The weather was cool, and he had no need to seek the shade of the forest trees; and for more than a week he brought the full tale of geese home day by day. “What idiots those were to throw away their place for the sake of a little music!” he thought to himself one day later. “I told them I should not be so foolish—not I! I told them I shouldn’t be led away by it, and I haven’t been.”
But it was hotter that day, and in the afternoon, when the sun’s power was greatest—forgetting the warning of his brothers’ example, or rather setting it at defiance, with the assurance that though he sought the shade he need not listen to the music—he crept within the border of the cool forest, and lay down.
He had hardly done so when his senses were rapt by the delicious but deceitful strains. “The woods must be full of fairies!” he cried; “this can be no earthly music—I must follow it up and see what manner of instruments they are, for never on earth was heard the like!” But as he went on, the music always seemed farther off, and farther again, till at last the church bells rang the Ave, and the music ceased.
Then Karl woke to a sense of his weakness and folly; and though he ran every step of the way back to his geese, only two were there! Though he had now found the same fate befall himself as his brothers, in all particulars, yet he could not forbear searching for the lost geese; but of course it was in vain, and he had to return to the castle with but two.
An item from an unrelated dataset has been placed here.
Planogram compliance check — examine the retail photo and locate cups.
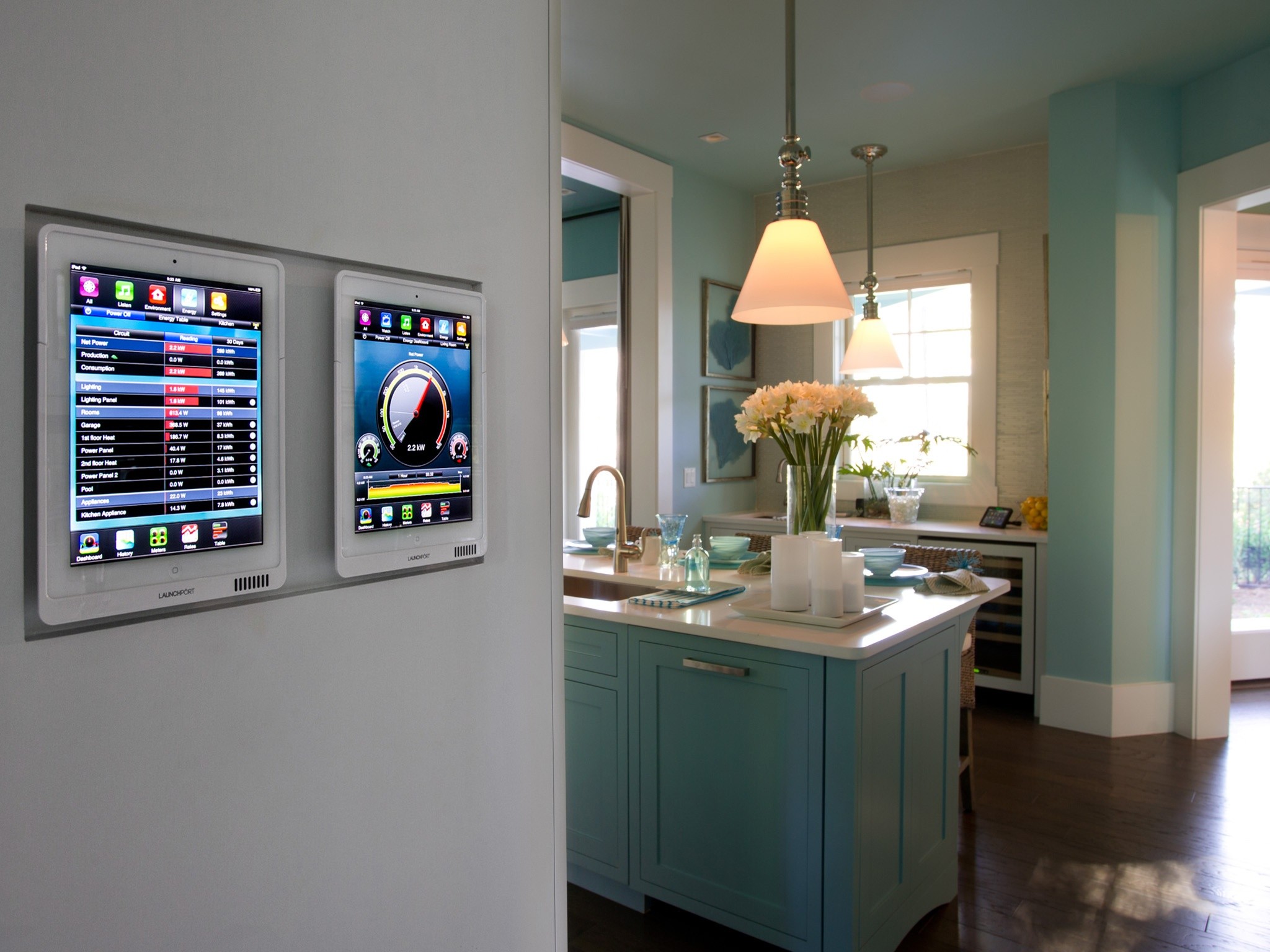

Nothing could look more miserable, or more ludicrous, than this diminished procession—Karl at the head of his two geese, who had gone out in the morning with such a goodly flock.
He would have gladly slunk away without exchanging a word with any one, but he could not escape being taken before the master, who scolded him in the same words in which he had chided his brothers, but gave him a fine rich cake to take home.
The cake was round, and it was very inconvenient to attempt to secure it by means of a string, but Karl had declared he would bring home his reward that way, and so it was a point of honour with him to do it. But passing by a Hof, on his way home, where was a large and powerful watch-dog on guard, he set off running to escape its grip. This was the very way to attract the beast’s notice, however; and off it set in pursuit, much faster than Karl’s legs could carry him away—and then, having jumped upon him and knocked him down, seized his cake, and devoured it before his eyes!
Karl had now to go home as empty-handed as his brothers, and as full of tears; but his father comforted him, and checked the rising gibe of his youngers by reminding them that all had failed equally; so they all joined in a good-humoured laugh in which there was nothing of bitterness.
The father then asked them if any of them wished to go out into the world and seek fortune again; but they all agreed that there was nothing to be gained by the move, and that though there were positions which at first sight seemed more brilliant and more delectable than their own, yet that each had its compensatory trials, and that they were best where God had placed them.